# KUTIPAN TEKS
Komisioner Komnas HAM RI, Beka Ulung Hapsara saat membawakan materi tentang “Potret dan Mekanisme Pengaduan Dugaan Pelanggaran HAM di Indonesia” di Unimor, Kamis (19/5/2022). |
TTU, CAKRAWALANTT.COM - Fakultas Ilmu Sosial dan Ilmu Politik
Universitas Timor (Fisipol Unimor) menggelar Kuliah Umum dalam kerja sama dengan Komisi Nasional Hak Asasi Manusia Republik Indonesia (Komnas
HAM RI) di bawah tema “Sinergi
dengan Stakeholders dalam Rangka Peningkatan dan Percepatan Layanan Pengaduan
HAM”, Kamis (19/5/2022). Kegiatan Kuliah Umum yang dibuka
secara langsung oleh Dekan Fisipol Unimor, Dr. Elpius
Kalembang, S.Sos.,M.Si tersebut
berlangsung di Aula Lantai 3 Fakultas Ilmu
Pertanian (Faperta) Unimor serta
diikuti oleh Civitas Academica Unimor, Penggiat
dan Lembaga HAM, jurnalis, serta masyarakat umum yang berada di Kabupaten Timor Tengah Utara (TTU).
Dalam sambutannya, Dr. Elpius
mengatakan bahwa penghormatan, perlindungan, dan pemenuhan HAM merupakan bukti
keberpihakan manusia kepada manusia yang paling mendasar. Oleh karena itu, tegasnya, Lembaga Pendidikan Tinggi
perlu mengambil bagian secara intens untuk mendukung upaya penghormatan,
perlindungan, dan pemenuhan HAM melalui Tri Dharma Pendidikan Tinggi.
“Kegiatan hari ini menjadi bukti,
komitmen, dan gerak awal Fisipol Unimor untuk mengintegrasikan HAM dalam Tri
Dharma Pendidikan Tinggi melalui kerja sama dengan Komnas HAM RI. Secara konkrit,
Fisipol akan memasukkan kajian HAM dalam kegiatan pendidikan dan pengajaran,
mendorong dosen dan mahasiswa untuk secara aktif melakukan penelitian tentang
isu HAM, serta melakukan sosialisasi dan pendampingan masyarakat untuk
menyebarkan informasi tentang HAM dan mekanisme pengaduan pelanggaran HAM.
Aktivitas Tri Dharma untuk penghormatan, perlindungan, dan pemenuhan HAM ini
akan difokuskan pada kawasan perbatasan negara antara RI dan RDTL,” tutur Dr.
Elpius.
Kegiatan Kuliah Umum tersebut turut menghadirkan dua
narasumber, yakni Komisioner Komnas HAM RI, Beka Ulung Hapsara yang membawakan
materi tentang “Potret
dan Mekanisme Pengaduan Dugaan Pelanggaran HAM di Indonesia” dan Direktur Eksekutif IRGSC,
Dominggus Elcid Li, Ph.D yang membawakan materi tentang “Dekolonisasi Pengetahuan
untuk Menguarai Kekerasan Struktural di Perbatasan RI-RDTL” serta dimoderatori oleh
Dosen Fisipol Unimor, Mariano Sengkoen, S.Fil.,M.Sos.

# ENTRI YANG TERSEDIA
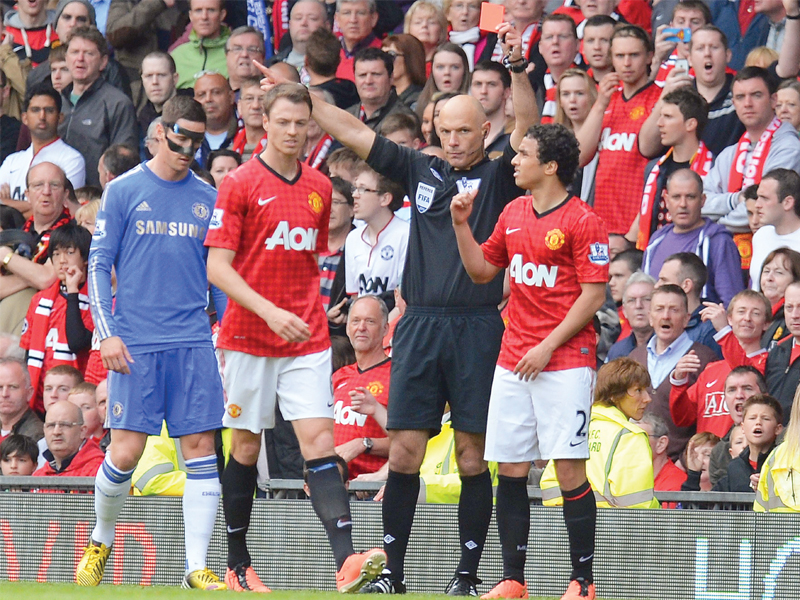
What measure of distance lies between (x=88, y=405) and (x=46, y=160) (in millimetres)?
3746

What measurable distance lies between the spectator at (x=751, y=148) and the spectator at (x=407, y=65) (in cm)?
305

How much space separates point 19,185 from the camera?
13.3m

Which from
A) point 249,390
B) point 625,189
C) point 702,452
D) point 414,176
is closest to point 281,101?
point 414,176

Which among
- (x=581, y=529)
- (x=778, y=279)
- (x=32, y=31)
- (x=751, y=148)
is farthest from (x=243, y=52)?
(x=581, y=529)

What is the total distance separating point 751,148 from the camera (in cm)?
1062

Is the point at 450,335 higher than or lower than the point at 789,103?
lower

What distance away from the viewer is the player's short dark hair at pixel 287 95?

# TUGAS SINGKAT 1
Mohon ketik ulang persis bagian kutipan teks yang dimulai dengan kata-kata yang memuat "Dalam sambutannya, Dr." dan berakhir dengan "pengaduan pelanggaran HAM.".
# TUGAS SINGKAT 2
Menurut kutipan teks, di mana Kuliah Umum tersebut berlangsung?
Gunakan kutipan teks itu saja sebagai sumber.

# PENYELESAIAN SOAL 1
Dalam sambutannya, Dr. Elpius
mengatakan bahwa penghormatan, perlindungan, dan pemenuhan HAM merupakan bukti
keberpihakan manusia kepada manusia yang paling mendasar. Oleh karena itu, tegasnya, Lembaga Pendidikan Tinggi
perlu mengambil bagian secara intens untuk mendukung upaya penghormatan,
perlindungan, dan pemenuhan HAM melalui Tri Dharma Pendidikan Tinggi.
“Kegiatan hari ini menjadi bukti,
komitmen, dan gerak awal Fisipol Unimor untuk mengintegrasikan HAM dalam Tri
Dharma Pendidikan Tinggi melalui kerja sama dengan Komnas HAM RI. Secara konkrit,
Fisipol akan memasukkan kajian HAM dalam kegiatan pendidikan dan pengajaran,
mendorong dosen dan mahasiswa untuk secara aktif melakukan penelitian tentang
isu HAM, serta melakukan sosialisasi dan pendampingan masyarakat untuk
menyebarkan informasi tentang HAM dan mekanisme pengaduan pelanggaran HAM.

# PENYELESAIAN SOAL 2
Di Aula Lantai 3 Fakultas Ilmu Pertanian (Faperta) Unimor.